This study addresses the growing inefficiency of State-Space Models (SSMs), such as Mamba, on edge devices due to architectural optimizations increasingly tailored for high-throughput cloud platforms. Through a systematic analysis of the evolution from Mamba-1 to Mamba-3, we demonstrate a clear trend toward hyperscale GPU-centric design at the expense of edge-native efficiency and real-time performance. To reconcile this divergence, we introduce the concept of a “hyperscale lottery,” advocating for decoupling cloud-saturated strategies from core SSM architecture to restore edge feasibility. Empirical evaluations—including architectural comparisons, edge latency benchmarks, and parameter-scaling experiments—reveal that Mamba-3 incurs a 28% latency increase on edge hardware at 880 million parameters, rising to 48% for a 15-million-parameter variant, thereby substantiating significant degradation in edge efficiency.

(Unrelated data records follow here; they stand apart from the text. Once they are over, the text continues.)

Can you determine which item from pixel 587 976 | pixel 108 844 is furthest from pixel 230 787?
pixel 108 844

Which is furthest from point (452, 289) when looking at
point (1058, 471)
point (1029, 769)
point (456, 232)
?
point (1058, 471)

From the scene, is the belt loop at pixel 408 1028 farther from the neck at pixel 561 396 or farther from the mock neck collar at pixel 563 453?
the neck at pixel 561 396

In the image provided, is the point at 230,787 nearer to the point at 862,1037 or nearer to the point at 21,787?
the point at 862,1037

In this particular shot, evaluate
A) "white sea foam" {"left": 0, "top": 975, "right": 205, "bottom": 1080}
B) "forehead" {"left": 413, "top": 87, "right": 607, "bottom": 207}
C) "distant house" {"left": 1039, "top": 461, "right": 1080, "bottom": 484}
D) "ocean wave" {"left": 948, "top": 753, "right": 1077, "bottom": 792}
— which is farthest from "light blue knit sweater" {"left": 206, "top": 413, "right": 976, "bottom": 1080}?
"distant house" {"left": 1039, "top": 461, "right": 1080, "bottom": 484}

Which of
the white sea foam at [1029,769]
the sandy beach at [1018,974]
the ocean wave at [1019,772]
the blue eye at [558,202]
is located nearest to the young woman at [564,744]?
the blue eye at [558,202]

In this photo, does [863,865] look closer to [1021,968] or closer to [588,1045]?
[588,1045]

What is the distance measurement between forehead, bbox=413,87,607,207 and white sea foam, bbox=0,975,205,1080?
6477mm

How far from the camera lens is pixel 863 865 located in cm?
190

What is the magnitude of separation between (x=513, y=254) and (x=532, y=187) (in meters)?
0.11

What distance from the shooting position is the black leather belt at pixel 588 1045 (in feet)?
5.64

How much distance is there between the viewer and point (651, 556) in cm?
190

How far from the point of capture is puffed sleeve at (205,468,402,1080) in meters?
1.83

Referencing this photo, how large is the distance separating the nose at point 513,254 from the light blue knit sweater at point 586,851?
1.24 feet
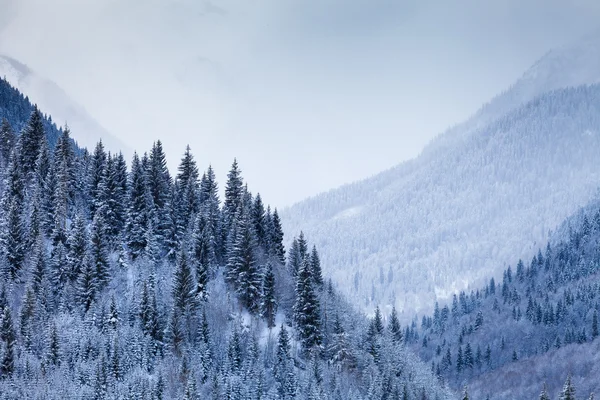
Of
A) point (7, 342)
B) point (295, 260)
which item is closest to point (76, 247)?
point (7, 342)

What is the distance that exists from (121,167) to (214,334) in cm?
3541

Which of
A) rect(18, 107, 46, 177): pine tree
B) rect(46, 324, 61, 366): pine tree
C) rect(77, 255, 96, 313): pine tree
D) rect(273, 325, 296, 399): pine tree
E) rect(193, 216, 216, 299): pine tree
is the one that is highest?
rect(18, 107, 46, 177): pine tree

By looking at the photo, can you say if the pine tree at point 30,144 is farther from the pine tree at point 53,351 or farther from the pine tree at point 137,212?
the pine tree at point 53,351

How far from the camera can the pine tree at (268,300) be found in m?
108

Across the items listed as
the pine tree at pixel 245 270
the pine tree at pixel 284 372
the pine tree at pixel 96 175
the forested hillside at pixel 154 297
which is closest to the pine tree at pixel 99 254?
the forested hillside at pixel 154 297

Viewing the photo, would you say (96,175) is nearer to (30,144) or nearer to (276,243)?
(30,144)

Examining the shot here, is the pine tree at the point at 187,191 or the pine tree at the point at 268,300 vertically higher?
the pine tree at the point at 187,191

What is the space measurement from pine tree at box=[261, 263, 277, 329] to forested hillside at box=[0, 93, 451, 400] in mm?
214

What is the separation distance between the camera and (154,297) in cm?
10100

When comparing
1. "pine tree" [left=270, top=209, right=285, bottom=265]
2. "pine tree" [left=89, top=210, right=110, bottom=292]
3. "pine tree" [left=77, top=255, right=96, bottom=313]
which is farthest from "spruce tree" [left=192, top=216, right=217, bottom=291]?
"pine tree" [left=77, top=255, right=96, bottom=313]

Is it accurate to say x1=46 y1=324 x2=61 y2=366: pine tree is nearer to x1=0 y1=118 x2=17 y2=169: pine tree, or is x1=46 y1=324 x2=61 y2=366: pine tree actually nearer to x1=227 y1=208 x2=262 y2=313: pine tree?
x1=227 y1=208 x2=262 y2=313: pine tree

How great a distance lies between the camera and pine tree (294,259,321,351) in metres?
107

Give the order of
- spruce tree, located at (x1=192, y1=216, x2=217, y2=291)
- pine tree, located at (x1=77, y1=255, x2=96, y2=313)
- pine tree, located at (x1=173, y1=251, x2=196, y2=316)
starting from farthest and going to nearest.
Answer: spruce tree, located at (x1=192, y1=216, x2=217, y2=291) → pine tree, located at (x1=173, y1=251, x2=196, y2=316) → pine tree, located at (x1=77, y1=255, x2=96, y2=313)

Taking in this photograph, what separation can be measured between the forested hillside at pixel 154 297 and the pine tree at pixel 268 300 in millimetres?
214
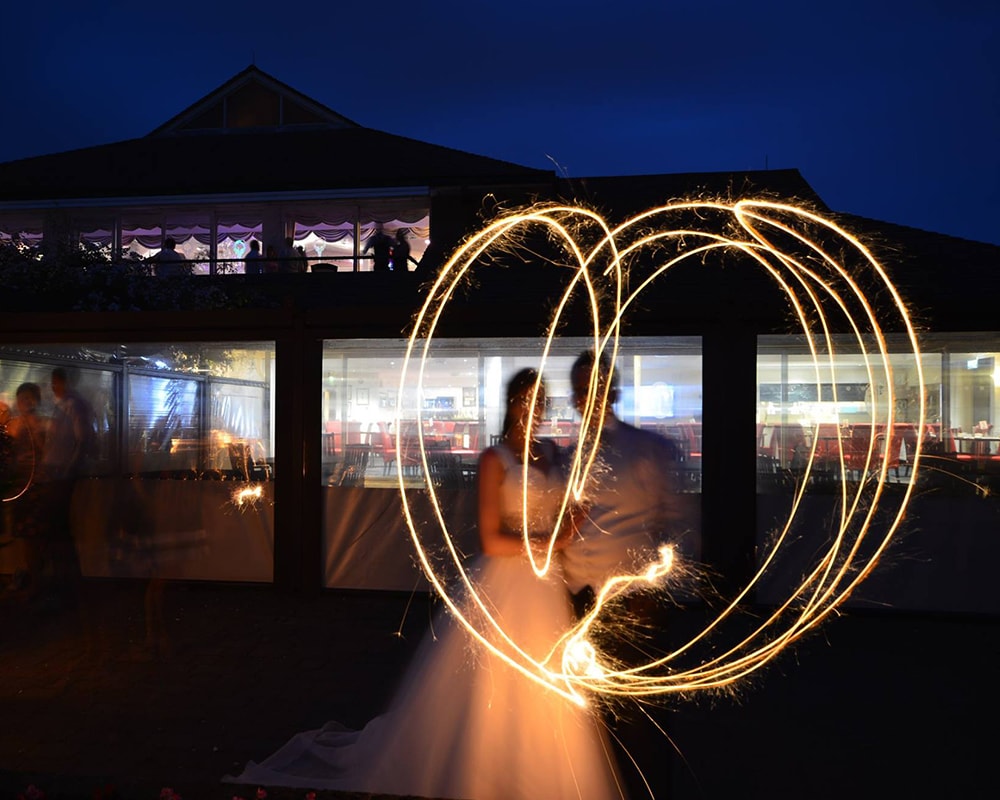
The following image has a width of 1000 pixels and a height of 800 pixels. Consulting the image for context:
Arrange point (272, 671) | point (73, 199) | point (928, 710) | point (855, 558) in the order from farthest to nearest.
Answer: point (73, 199), point (855, 558), point (272, 671), point (928, 710)

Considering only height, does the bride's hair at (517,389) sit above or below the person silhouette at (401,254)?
below

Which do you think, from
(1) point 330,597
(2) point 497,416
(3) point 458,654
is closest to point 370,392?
(2) point 497,416

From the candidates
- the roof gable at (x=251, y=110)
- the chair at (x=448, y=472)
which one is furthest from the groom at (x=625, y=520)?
the roof gable at (x=251, y=110)

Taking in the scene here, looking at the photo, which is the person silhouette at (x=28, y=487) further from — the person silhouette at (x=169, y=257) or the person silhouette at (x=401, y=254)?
the person silhouette at (x=169, y=257)

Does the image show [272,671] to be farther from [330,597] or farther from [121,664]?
[330,597]

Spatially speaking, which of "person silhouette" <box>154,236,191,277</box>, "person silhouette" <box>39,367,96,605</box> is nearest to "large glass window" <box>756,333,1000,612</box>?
"person silhouette" <box>39,367,96,605</box>

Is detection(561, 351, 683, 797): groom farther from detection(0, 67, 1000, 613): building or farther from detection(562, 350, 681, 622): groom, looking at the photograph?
detection(0, 67, 1000, 613): building

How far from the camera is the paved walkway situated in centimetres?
429

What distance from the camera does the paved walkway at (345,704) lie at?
4.29 meters

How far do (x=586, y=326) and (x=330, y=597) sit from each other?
3.49m

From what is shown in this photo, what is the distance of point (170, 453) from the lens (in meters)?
8.65

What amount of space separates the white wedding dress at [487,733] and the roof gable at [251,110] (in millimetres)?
16895

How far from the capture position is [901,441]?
7.95 meters

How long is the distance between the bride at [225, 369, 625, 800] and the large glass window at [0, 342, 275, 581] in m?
4.20
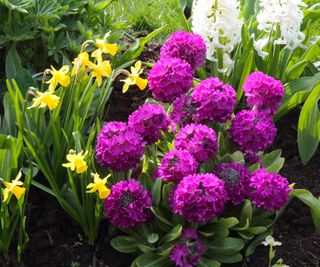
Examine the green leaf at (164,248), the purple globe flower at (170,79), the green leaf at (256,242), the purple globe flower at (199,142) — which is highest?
the purple globe flower at (170,79)

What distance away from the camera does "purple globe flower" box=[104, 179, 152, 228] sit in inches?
86.9

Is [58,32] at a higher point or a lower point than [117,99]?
higher

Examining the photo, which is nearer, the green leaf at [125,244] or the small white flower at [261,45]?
the green leaf at [125,244]

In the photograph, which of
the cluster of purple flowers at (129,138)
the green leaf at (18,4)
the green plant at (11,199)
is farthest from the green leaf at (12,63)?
the cluster of purple flowers at (129,138)

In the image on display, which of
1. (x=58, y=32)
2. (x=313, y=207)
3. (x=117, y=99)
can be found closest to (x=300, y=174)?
(x=313, y=207)

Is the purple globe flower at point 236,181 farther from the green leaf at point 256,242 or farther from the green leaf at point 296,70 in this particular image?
the green leaf at point 296,70

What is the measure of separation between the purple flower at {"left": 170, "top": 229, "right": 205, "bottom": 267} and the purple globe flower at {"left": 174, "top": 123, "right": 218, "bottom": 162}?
0.27m

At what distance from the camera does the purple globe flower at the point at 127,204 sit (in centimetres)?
221

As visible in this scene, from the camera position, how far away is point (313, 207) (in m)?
2.41

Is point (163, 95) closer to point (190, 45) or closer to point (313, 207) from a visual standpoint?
point (190, 45)

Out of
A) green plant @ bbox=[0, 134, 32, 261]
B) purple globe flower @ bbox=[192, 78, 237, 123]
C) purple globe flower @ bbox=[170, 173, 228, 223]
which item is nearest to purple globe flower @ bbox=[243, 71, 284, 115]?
purple globe flower @ bbox=[192, 78, 237, 123]

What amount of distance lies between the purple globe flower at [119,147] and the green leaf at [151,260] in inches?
12.9

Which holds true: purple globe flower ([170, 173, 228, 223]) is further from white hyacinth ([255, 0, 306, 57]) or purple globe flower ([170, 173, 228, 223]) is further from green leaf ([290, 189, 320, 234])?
white hyacinth ([255, 0, 306, 57])

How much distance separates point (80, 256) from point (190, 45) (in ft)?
3.12
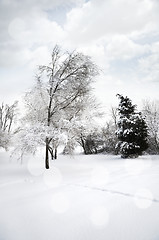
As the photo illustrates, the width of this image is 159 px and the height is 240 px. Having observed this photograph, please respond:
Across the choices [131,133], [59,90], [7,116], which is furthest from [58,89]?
[7,116]

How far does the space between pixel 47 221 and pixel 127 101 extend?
16640mm

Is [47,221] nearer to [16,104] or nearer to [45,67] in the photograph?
[45,67]

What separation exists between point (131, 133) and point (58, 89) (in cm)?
1061

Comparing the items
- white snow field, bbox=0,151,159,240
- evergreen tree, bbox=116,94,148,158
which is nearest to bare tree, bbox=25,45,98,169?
white snow field, bbox=0,151,159,240

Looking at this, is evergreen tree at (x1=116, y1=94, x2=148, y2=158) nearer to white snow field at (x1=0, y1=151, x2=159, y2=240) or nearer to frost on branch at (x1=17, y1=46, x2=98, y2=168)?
frost on branch at (x1=17, y1=46, x2=98, y2=168)

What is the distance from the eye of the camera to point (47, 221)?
3.20 meters

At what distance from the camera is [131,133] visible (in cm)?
1659

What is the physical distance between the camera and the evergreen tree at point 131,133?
1633cm

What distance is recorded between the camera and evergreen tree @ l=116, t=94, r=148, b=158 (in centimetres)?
1633

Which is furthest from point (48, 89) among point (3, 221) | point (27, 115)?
point (3, 221)

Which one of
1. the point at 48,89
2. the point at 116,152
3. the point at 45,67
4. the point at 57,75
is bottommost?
the point at 116,152

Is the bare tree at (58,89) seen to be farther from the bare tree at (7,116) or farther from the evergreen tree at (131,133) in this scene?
the bare tree at (7,116)

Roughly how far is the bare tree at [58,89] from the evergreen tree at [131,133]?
360 inches

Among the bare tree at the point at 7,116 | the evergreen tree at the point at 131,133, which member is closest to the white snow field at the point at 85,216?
the evergreen tree at the point at 131,133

The Hardware Lottery posits that research directions are dictated by available silicon compute platforms. We identify a derivative phenomenon, the Hyperscale Lottery, where model architectures are optimized for cloud throughput at the expense of algorithmic efficiency. While State-Space Models (SSMs) such as Mamba were lauded for their linear complexity, ideal for edge intelligence, their evolution from Mamba-1 to Mamba-3 reveals a systematic divergence from edge-native efficiency. We demonstrate that Mamba-3's architectural changes, designed to saturate hyperscale GPUs, impose a significant edge penalty: a 28% latency increase at 880M parameters, worsening to 48% for 15M-parameter models. We argue for decoupling cloud-scale saturation strategies from core architectural design to preserve the viability of single-user, real-time edge intelligence.